■ ASSIGNED TASK ■
Format each row below as a JSON list of strings, one string per line, skipping blank lines and leaving out the picture lines.

■ DATA TO PROCESS ■
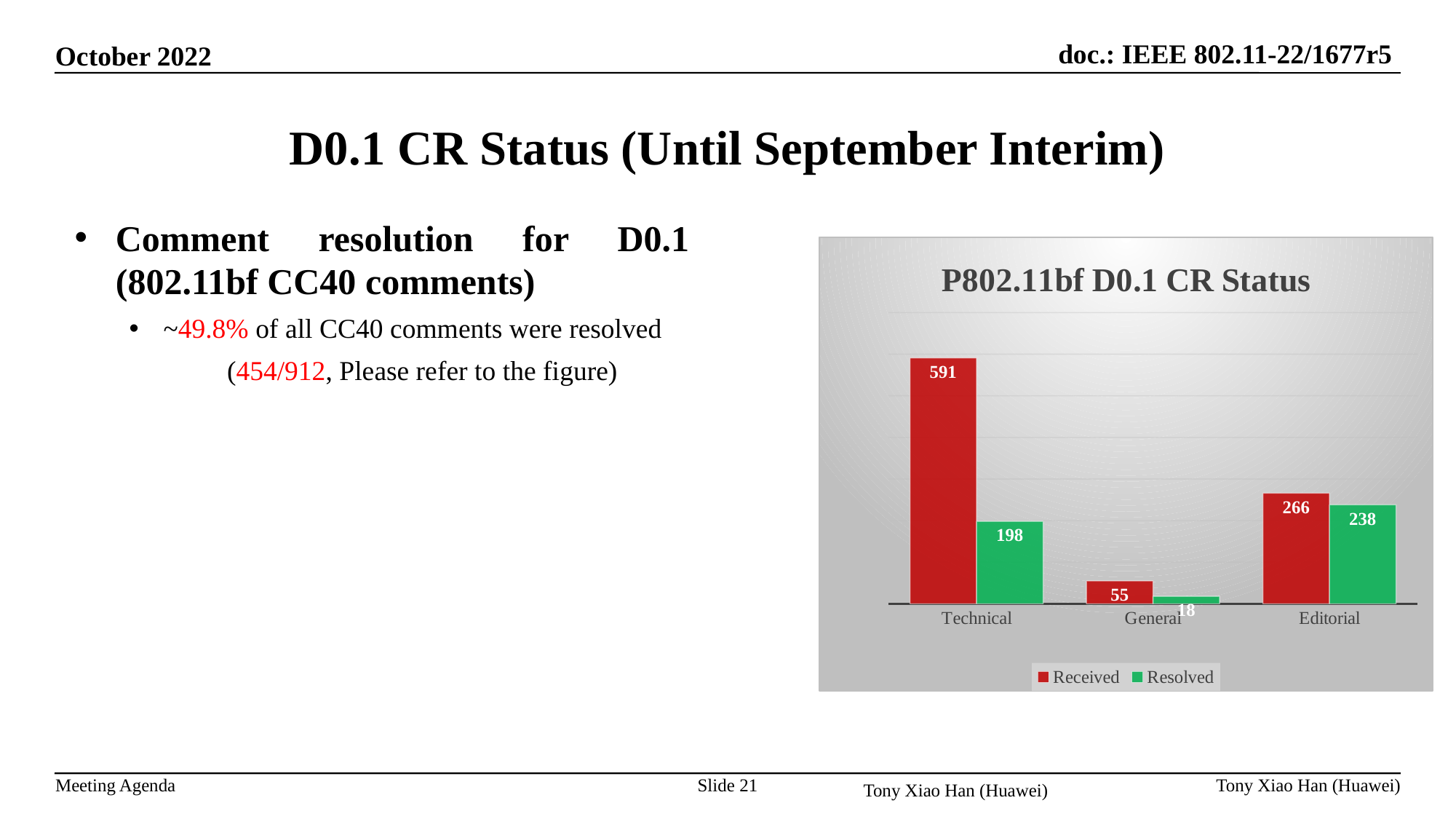
Which is larger, the Resolved value for Technical or the Resolved value for Editorial? Editorial What is the Resolved value for General? 18 What is the difference between Received and Resolved for Editorial? 28 What is the title of the chart? P802.11bf D0.1 CR Status Which category has the lowest Resolved value? General Which category has the highest Received value? Technical What is the difference between Received and Resolved for Technical? 393 What is the Resolved value for Editorial? 238 What kind of chart is shown? bar chart How many categories are shown on the x axis? 3 How many series does the legend list? 2 What is the Received value for Technical? 591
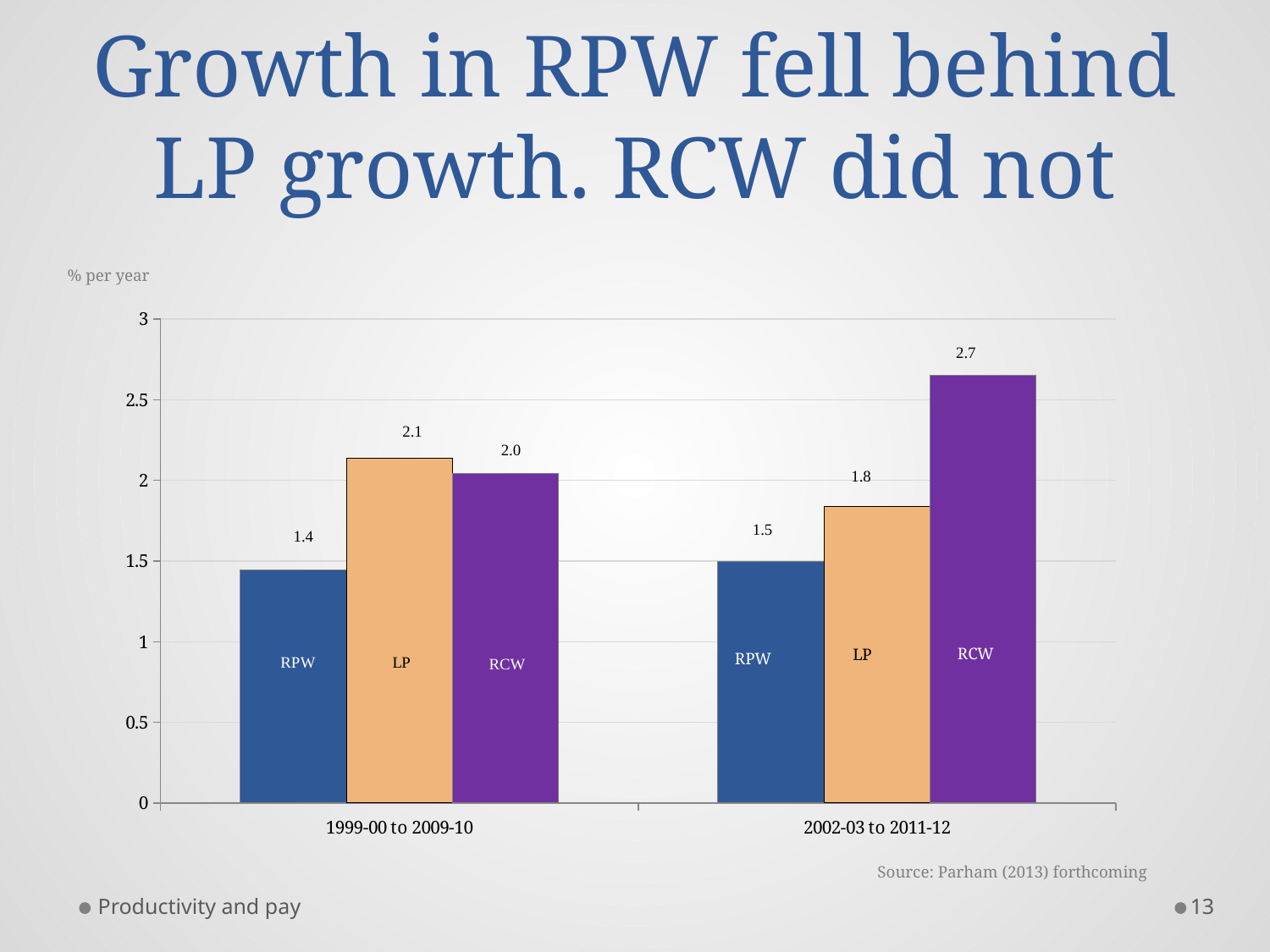
What is the value for RCW in the 2002-03 to 2011-12 period? 2.7 Which is larger in the 1999-00 to 2009-10 period, LP or RCW? LP What is the difference between the RCW and RPW values in the 2002-03 to 2011-12 period? 1.2 What is the value for LP in the 2002-03 to 2011-12 period? 1.8 What is the value for RPW in the 1999-00 to 2009-10 period? 1.4 Is the value for RCW in the 2002-03 to 2011-12 period greater or less than 2.5? greater How many time periods are shown on the x axis? 2 What unit is shown above the chart's y axis? % per year Which series has the lowest value in the 1999-00 to 2009-10 period? RPW What is the difference between the LP and RPW values in the 1999-00 to 2009-10 period? 0.7 Which series has the highest value in the 2002-03 to 2011-12 period? RCW What kind of chart is shown on the slide? Bar chart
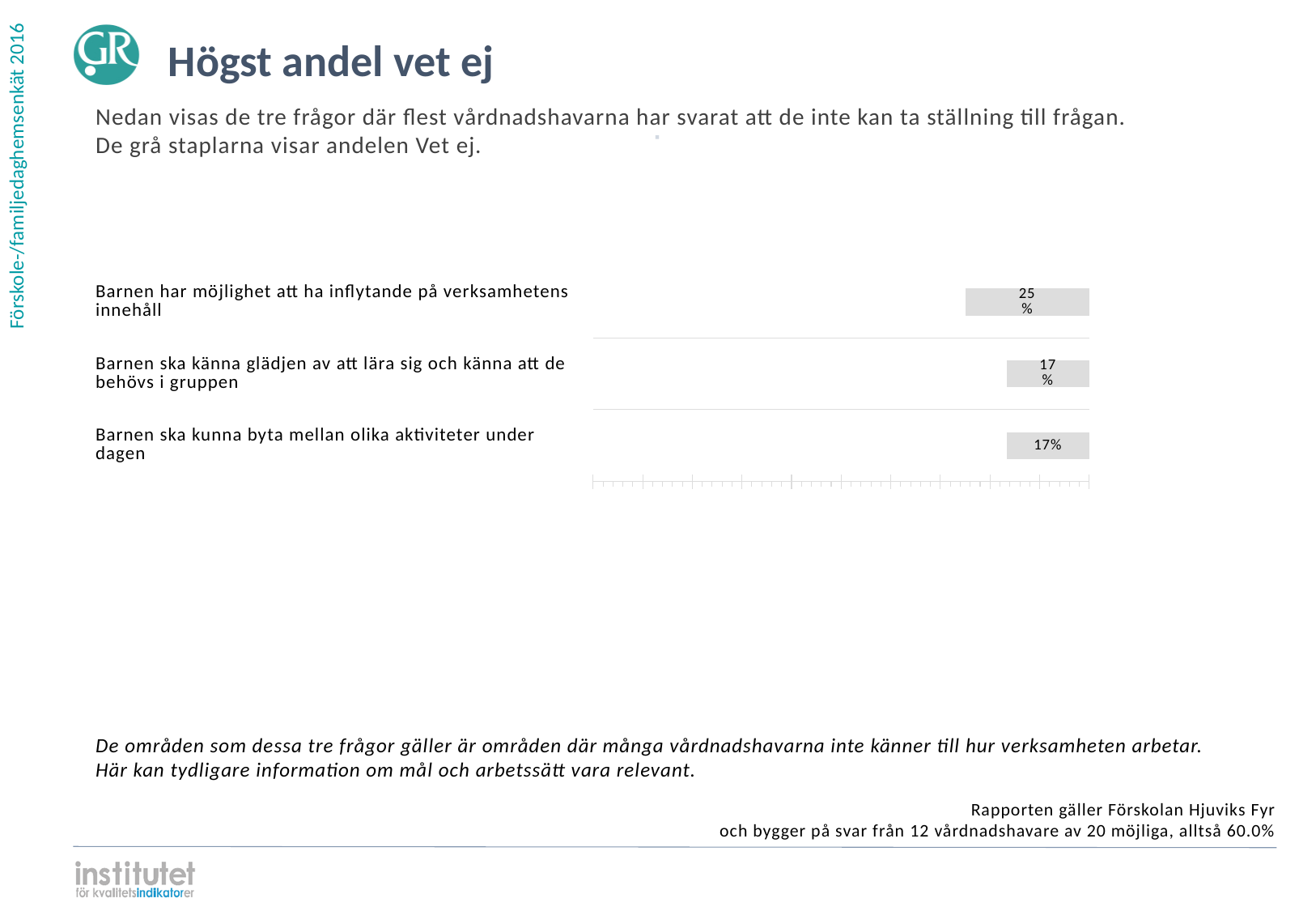
What is the value for "Barnen ska känna glädjen av att lära sig och känna att de behövs i gruppen"? 17% What is the title of the slide containing the chart? Högst andel vet ej What is the value for "Barnen ska kunna byta mellan olika aktiviteter under dagen"? 17% Which is larger: the value for "Barnen har möjlighet att ha inflytande på verksamhetens innehåll" or the value for "Barnen ska känna glädjen av att lära sig och känna att de behövs i gruppen"? Barnen har möjlighet att ha inflytande på verksamhetens innehåll How many categories are shown in the chart? 3 What is the difference between the value for "Barnen har möjlighet att ha inflytande på verksamhetens innehåll" and the value for "Barnen ska kunna byta mellan olika aktiviteter under dagen"? 8% What colour are the bars in the chart? Grey What kind of chart is shown on the slide? Bar chart What is the value for "Barnen har möjlighet att ha inflytande på verksamhetens innehåll"? 25% Which category has the highest value? Barnen har möjlighet att ha inflytande på verksamhetens innehåll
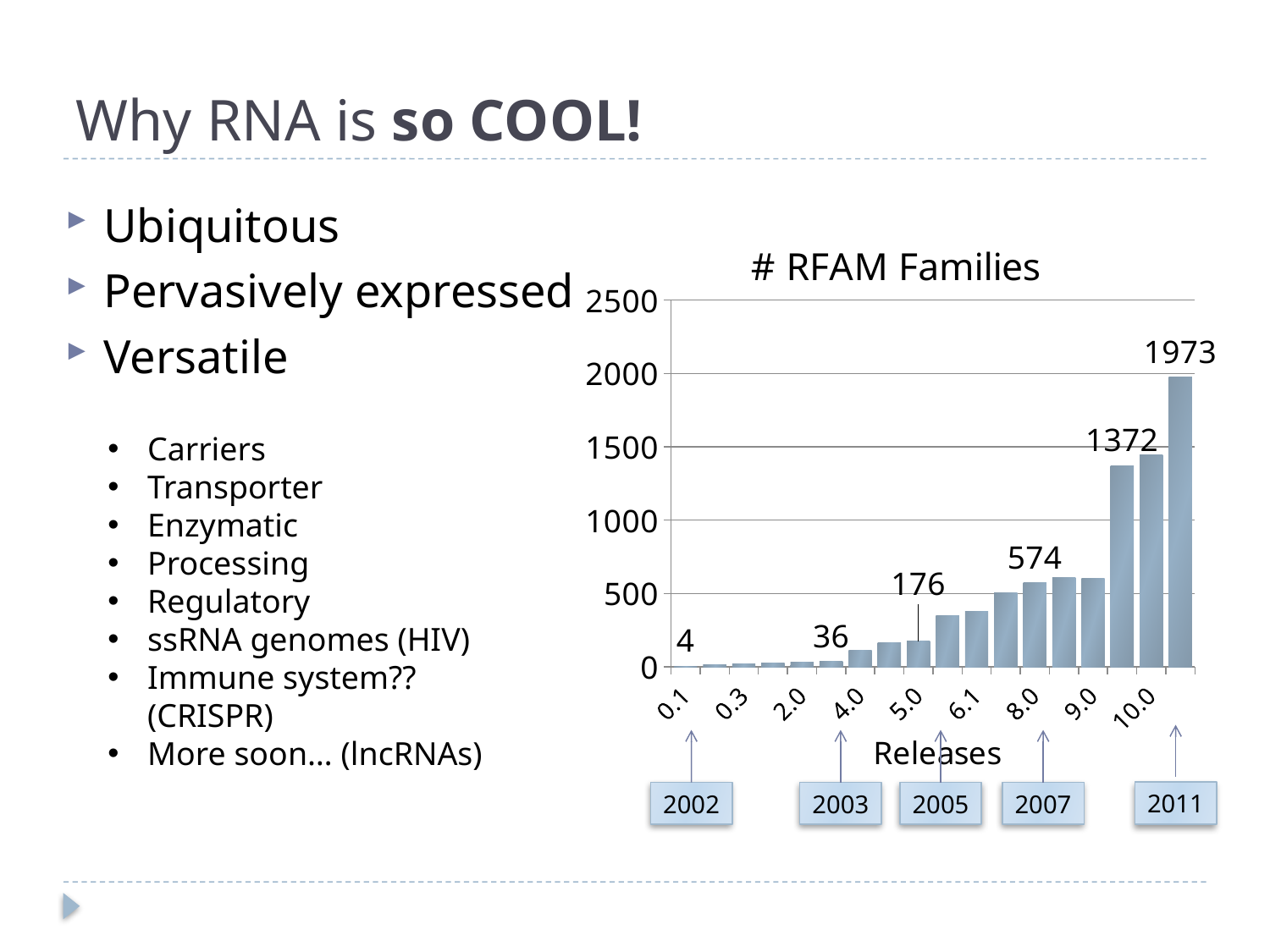
What is the difference between the values labelled 574 and 176? 398 What is the title of the chart? # RFAM Families What is the number of RFAM families for release 8.0? 574 What kind of chart is shown on the slide? bar chart What is the number of RFAM families for release 5.0? 176 Which release has the lowest number of RFAM families? 0.1 Is the value for release 6.1 greater or less than 500? less What is the number of RFAM families for release 0.1? 4 Do the values generally rise or fall from left to right across the releases? rise What is the value of the tallest bar in the chart? 1973 What is the label of the x axis of the chart? Releases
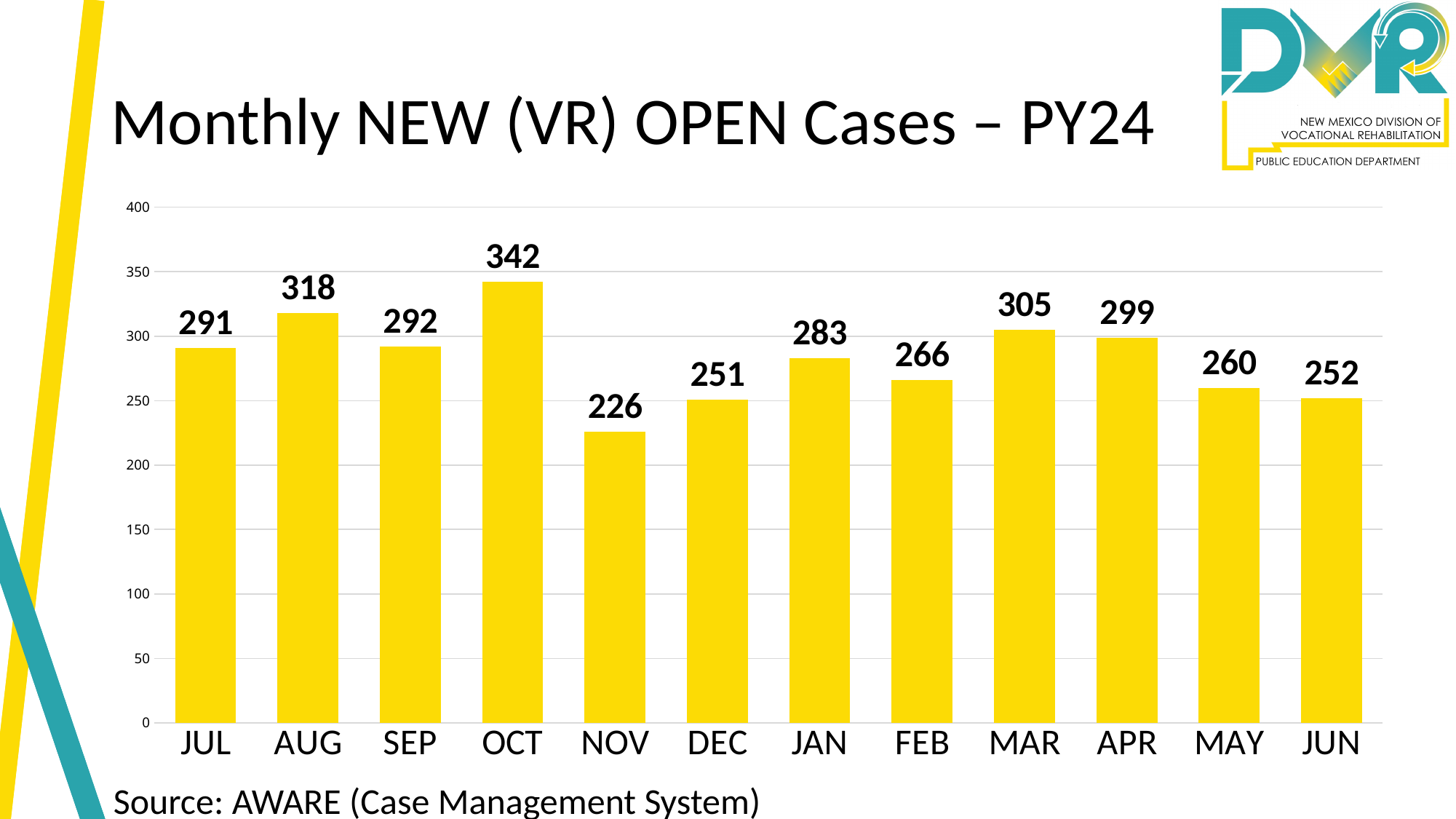
Which month has the lowest number of new open cases? NOV What is the value for NOV? 226 What is the title of the chart? Monthly NEW (VR) OPEN Cases – PY24 Is the value for JAN greater or less than 250? greater Which month has the highest number of new open cases? OCT Which is larger, the value for APR or the value for MAY? APR How many months are shown on the x axis? 12 What kind of chart is shown on the slide? Bar chart What is the value for OCT? 342 What is the difference between the values for OCT and NOV? 116 What is the value for MAR? 305 What is the difference between the values for AUG and JUL? 27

■ SOLUTION ■
[
  "Which is larger, the Resolved value for Technical or the Resolved value for Editorial? Editorial What is the Resolved value for General? 18 What is the difference between Received and Resolved for Editorial? 28 What is the title of the chart? P802.11bf D0.1 CR Status Which category has the lowest Resolved value? General Which category has the highest Received value? Technical What is the difference between Received and Resolved for Technical? 393 What is the Resolved value for Editorial? 238 What kind of chart is shown? bar chart How many categories are shown on the x axis? 3 How many series does the legend list? 2 What is the Received value for Technical? 591",
  "What is the value for RCW in the 2002-03 to 2011-12 period? 2.7 Which is larger in the 1999-00 to 2009-10 period, LP or RCW? LP What is the difference between the RCW and RPW values in the 2002-03 to 2011-12 period? 1.2 What is the value for LP in the 2002-03 to 2011-12 period? 1.8 What is the value for RPW in the 1999-00 to 2009-10 period? 1.4 Is the value for RCW in the 2002-03 to 2011-12 period greater or less than 2.5? greater How many time periods are shown on the x axis? 2 What unit is shown above the chart's y axis? % per year Which series has the lowest value in the 1999-00 to 2009-10 period? RPW What is the difference between the LP and RPW values in the 1999-00 to 2009-10 period? 0.7 Which series has the highest value in the 2002-03 to 2011-12 period? RCW What kind of chart is shown on the slide? Bar chart",
  "What is the value for \"Barnen ska känna glädjen av att lära sig och känna att de behövs i gruppen\"? 17% What is the title of the slide containing the chart? Högst andel vet ej What is the value for \"Barnen ska kunna byta mellan olika aktiviteter under dagen\"? 17% Which is larger: the value for \"Barnen har möjlighet att ha inflytande på verksamhetens innehåll\" or the value for \"Barnen ska känna glädjen av att lära sig och känna att de behövs i gruppen\"? Barnen har möjlighet att ha inflytande på verksamhetens innehåll How many categories are shown in the chart? 3 What is the difference between the value for \"Barnen har möjlighet att ha inflytande på verksamhetens innehåll\" and the value for \"Barnen ska kunna byta mellan olika aktiviteter under dagen\"? 8% What colour are the bars in the chart? Grey What kind of chart is shown on the slide? Bar chart What is the value for \"Barnen har möjlighet att ha inflytande på verksamhetens innehåll\"? 25% Which category has the highest value? Barnen har möjlighet att ha inflytande på verksamhetens innehåll",
  "What is the difference between the values labelled 574 and 176? 398 What is the title of the chart? # RFAM Families What is the number of RFAM families for release 8.0? 574 What kind of chart is shown on the slide? bar chart What is the number of RFAM families for release 5.0? 176 Which release has the lowest number of RFAM families? 0.1 Is the value for release 6.1 greater or less than 500? less What is the number of RFAM families for release 0.1? 4 Do the values generally rise or fall from left to right across the releases? rise What is the value of the tallest bar in the chart? 1973 What is the label of the x axis of the chart? Releases",
  "Which month has the lowest number of new open cases? NOV What is the value for NOV? 226 What is the title of the chart? Monthly NEW (VR) OPEN Cases – PY24 Is the value for JAN greater or less than 250? greater Which month has the highest number of new open cases? OCT Which is larger, the value for APR or the value for MAY? APR How many months are shown on the x axis? 12 What kind of chart is shown on the slide? Bar chart What is the value for OCT? 342 What is the difference between the values for OCT and NOV? 116 What is the value for MAR? 305 What is the difference between the values for AUG and JUL? 27"
]